The Rhode Island Department of Education also announced school reform plans for those four schools. The plans were published online on the Providence School District's Web site. Education Commissioner Deborah Gist today said she is steering $600,000 in federal funds towards the school district to ensure the success of those reform plans.

“It is important to credit teachers and students for the progress some schools are making.
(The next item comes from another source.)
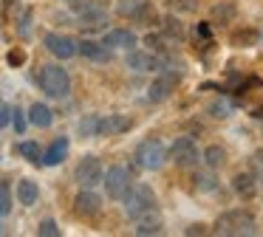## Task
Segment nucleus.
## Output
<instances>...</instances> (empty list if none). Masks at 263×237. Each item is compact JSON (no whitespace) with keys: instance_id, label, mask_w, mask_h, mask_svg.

But it is unacceptable for any school in Providence to be persistently low-achieving,” said Providence Mayor Angel Taveras. “Our children need and deserve an education that will enable them to reach their full potential.”

He added: “School administration and union leadership must work together to accelerate the implementation of newly approved transformation plans at schools previously identified by RIDE as low-achieving and quickly develop intervention plans for the new set of identified schools.”

“The awarding of School Improvement Grants is an important step in redesigning the approaches taken to turning around schools that have struggled for many years,” Gist said. “I am confident that, through collaborative and focused efforts, the Providence schools and the Providence Teachers Union can bring this plan to fruition.”